We can also use the spring.quartz.properties configuration prefix to set quartz-specific configurations like thread pool, etc.

The quartz job store class is set to LocalDataSourceJobStore, along with the data source property, so that quartz uses the available spring data source.

We can use the isClustered flag to enable the clustering.

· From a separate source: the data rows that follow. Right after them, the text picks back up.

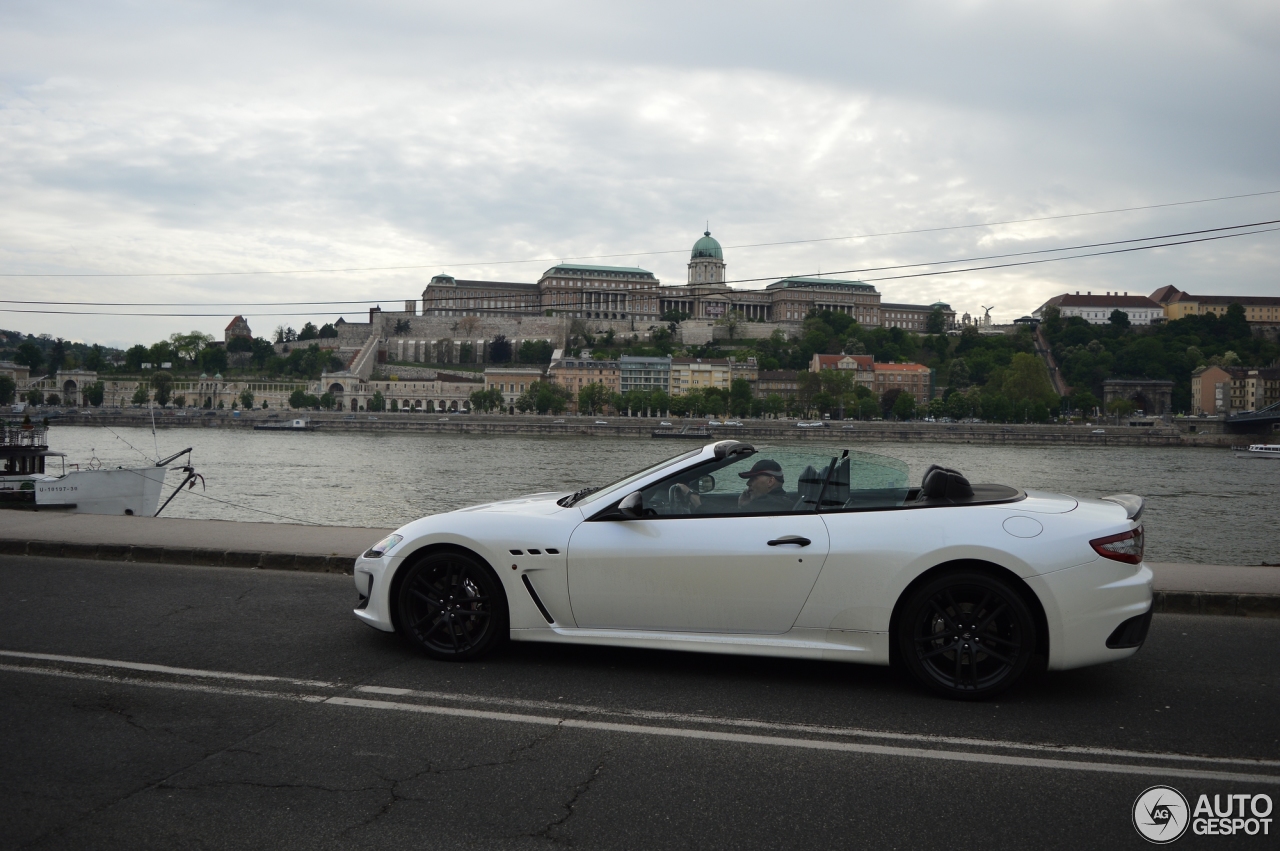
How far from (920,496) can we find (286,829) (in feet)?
11.7

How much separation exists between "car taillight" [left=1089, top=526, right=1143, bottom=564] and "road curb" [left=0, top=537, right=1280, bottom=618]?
264 cm

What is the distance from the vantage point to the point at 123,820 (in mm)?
3219

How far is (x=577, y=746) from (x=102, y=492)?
22367 millimetres

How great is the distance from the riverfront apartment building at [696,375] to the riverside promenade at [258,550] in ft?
451

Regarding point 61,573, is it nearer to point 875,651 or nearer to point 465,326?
point 875,651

Also, it is better to set the instanceId property value to AUTO so that the application generates a random instance ID for every new application instance.

Scheduling the Job

In this example, we will schedule the job dynamically using a REST endpoint.

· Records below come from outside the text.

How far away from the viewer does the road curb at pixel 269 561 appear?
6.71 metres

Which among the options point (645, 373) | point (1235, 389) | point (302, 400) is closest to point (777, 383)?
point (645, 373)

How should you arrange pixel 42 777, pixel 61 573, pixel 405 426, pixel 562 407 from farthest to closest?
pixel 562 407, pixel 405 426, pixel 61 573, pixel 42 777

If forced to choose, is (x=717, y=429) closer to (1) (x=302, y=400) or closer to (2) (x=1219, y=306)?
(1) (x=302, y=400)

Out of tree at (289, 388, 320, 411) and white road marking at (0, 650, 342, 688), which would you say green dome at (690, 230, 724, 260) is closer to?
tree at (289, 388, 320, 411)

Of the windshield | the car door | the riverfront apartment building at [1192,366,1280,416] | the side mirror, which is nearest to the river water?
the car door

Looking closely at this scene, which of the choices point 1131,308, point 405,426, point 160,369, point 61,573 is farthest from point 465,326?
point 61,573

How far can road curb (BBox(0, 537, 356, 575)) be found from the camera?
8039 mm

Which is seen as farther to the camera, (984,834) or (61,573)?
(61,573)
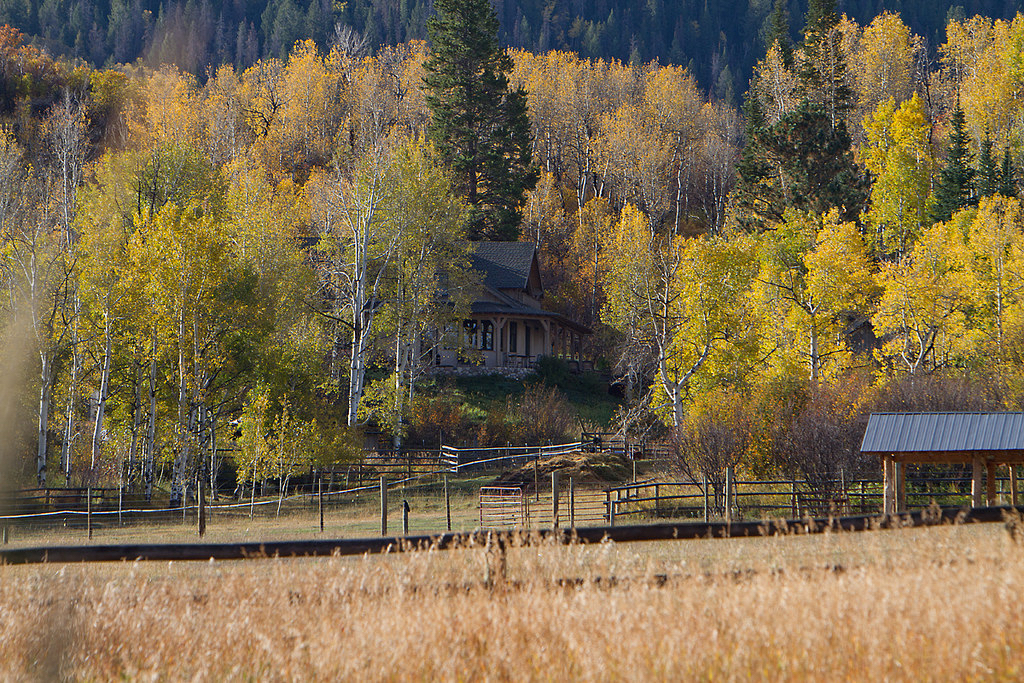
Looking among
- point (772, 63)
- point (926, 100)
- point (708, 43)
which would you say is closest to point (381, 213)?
point (772, 63)

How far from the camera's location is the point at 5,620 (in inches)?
357

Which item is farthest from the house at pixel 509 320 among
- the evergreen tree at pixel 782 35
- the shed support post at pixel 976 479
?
the shed support post at pixel 976 479

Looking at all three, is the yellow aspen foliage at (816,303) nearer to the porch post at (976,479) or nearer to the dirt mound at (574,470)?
the dirt mound at (574,470)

If necessary, we can also define them as spring beans so that job gets scheduled during the application startup.

Create a SchedulerController.java class and a /schedule-job REST API as shown below.

@Slf4j
@RestController
public class SchedulerController {
    @Autowired
    private Scheduler scheduler;
    @GetMapping("/schedule-job")
    public String scheduleJob(@RequestParam("msg") String message) throws SchedulerException {
        JobDataMap jobDataMap = new JobDataMap();
        jobDataMap.put("message", message);
        JobKey jobKey = new JobKey("MessagePrintingJob");
        JobDetail jobDetail = JobBuilder.newJob()
                .withIdentity(UUID.randomUUID().toString())
                .setJobData(jobDataMap)
                .withDescription("Simple message printing Job.")
                .ofType(MyMessagePrinter.class)
                .storeDurably()
                .build();
        Trigger trigger = TriggerBuilder.newTrigger()
                .forJob(jobDetail)
                .startAt(Date.from(Instant.now().plus(30, ChronoUnit.SECONDS)))
                .withDescription("Simple message printing Job trigger.")
                .build();
        log.info("Scheduling printing message Job with message :{}", message);
        scheduler.scheduleJob(jobDetail, trigger);
        return "Job scheduled!!";
    }
}

The API accepts a request parameter with the name msg. We will use the value of this parameter as job data.

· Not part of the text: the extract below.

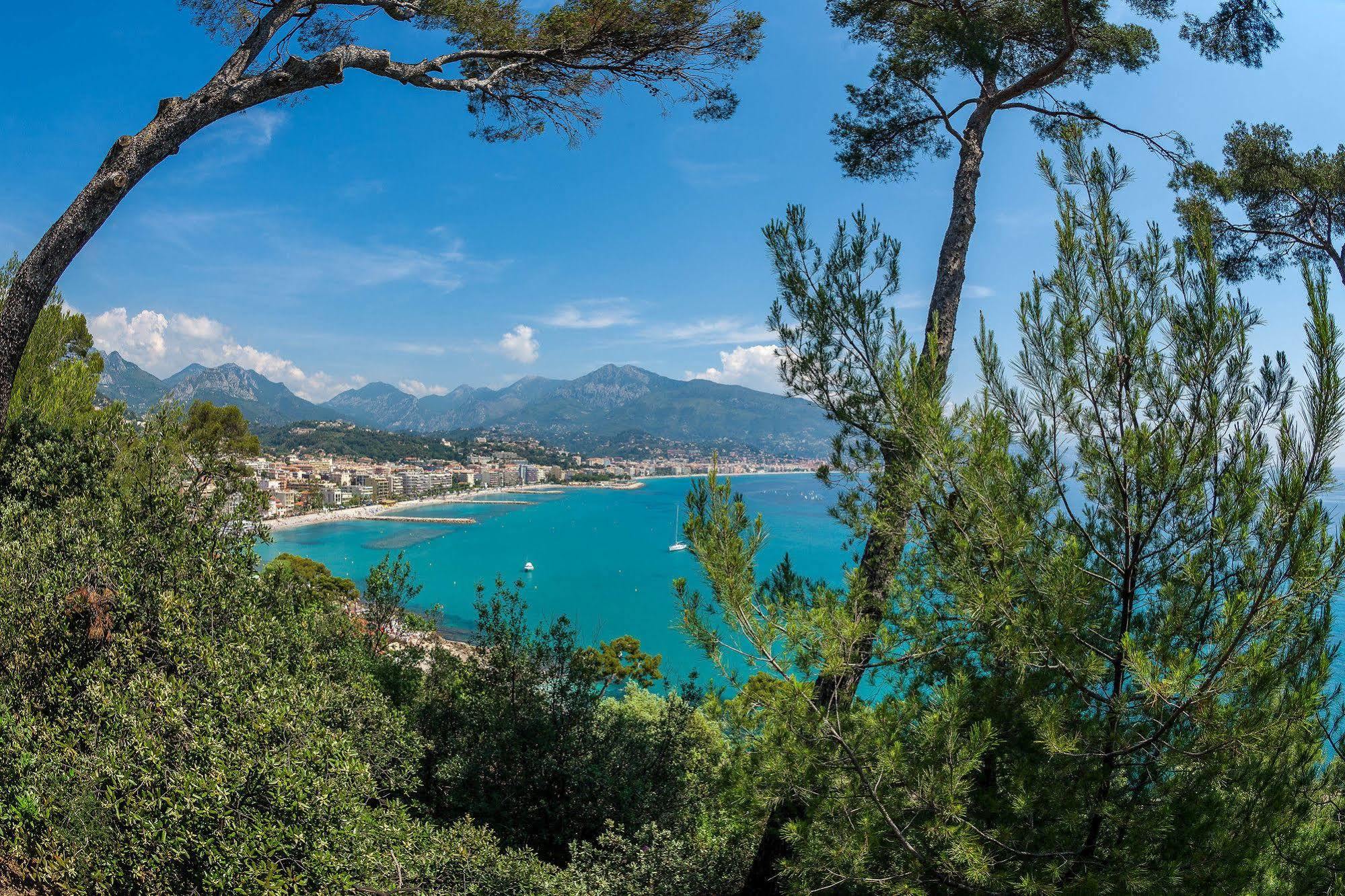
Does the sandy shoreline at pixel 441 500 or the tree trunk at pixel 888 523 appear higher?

The main parts of the quartz scheduler are Job, Trigger, and Scheduler.

Job

The Job contains the details about the job execution.

Every quartz job can have a unique job key. We are creating a job key with the name MessagePrintingJob.

We can use JobBuilder class to create a new job along with its properties such as durability, job identity, job data, etc.

Also, we can use the ofType() method to specify the job class to invoke during job execution. We created this class in the initial part of the article.

Trigger

Once the JobDetail is ready, we need to configure the Trigger. Trigger specifies when a job is triggered.

Quarts provides TriggerBuilder class that we can use to create an instance of the trigger. Quartz supports different triggers like CRON triggers, simple triggers, etc.

Scheduler

The Scheduler is responsible for scheduling the Job with provided job details and trigger information.

We are using spring boot’s auto-configured Scheduler instance to schedule our message printing job.

Testing the application

Run the application we should see the scheduler initialized message as shown below. Scheduler supports persistence and clustering.

The application also initializes the database tables required for the quartz scheduler.

Invoke the API, and we can observe that the job is scheduled to print the requested message.

Once the request is received, the scheduler schedules the job to print the message after 30 seconds.

The job details also get persisted in the database, as shown below.

Conclusion

In this article, we learned how to schedule the job using the Quartz scheduler and spring boot.

We also learned how to enable clustering and job persistence for quartz schedulers.

Example code is available on Github.